-- Problem description --
In the material below, count the lines with the word "representation" and state that number only.

┌─ Data to use

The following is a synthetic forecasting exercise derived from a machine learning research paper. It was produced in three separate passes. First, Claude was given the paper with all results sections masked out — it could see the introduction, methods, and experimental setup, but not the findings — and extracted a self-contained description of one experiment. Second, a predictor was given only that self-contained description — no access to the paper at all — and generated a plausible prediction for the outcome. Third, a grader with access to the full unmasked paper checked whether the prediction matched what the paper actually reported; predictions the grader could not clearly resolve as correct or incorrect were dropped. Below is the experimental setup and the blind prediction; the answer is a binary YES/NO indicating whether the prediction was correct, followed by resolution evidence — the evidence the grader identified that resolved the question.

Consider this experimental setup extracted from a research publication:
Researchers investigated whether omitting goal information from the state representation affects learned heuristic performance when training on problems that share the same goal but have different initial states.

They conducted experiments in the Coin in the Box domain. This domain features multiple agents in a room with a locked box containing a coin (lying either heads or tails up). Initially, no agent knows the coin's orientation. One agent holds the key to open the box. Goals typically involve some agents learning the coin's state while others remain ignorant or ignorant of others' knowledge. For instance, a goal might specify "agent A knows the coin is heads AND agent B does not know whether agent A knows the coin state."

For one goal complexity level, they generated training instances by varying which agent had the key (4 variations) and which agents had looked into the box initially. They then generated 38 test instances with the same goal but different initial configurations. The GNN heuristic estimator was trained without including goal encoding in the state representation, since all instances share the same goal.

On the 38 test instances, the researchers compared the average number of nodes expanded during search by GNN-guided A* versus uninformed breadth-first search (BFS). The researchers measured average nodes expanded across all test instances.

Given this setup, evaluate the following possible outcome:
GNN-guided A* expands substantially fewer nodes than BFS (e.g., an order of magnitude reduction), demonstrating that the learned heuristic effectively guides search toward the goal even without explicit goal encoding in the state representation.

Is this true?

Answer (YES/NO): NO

└─

-- Task response --
3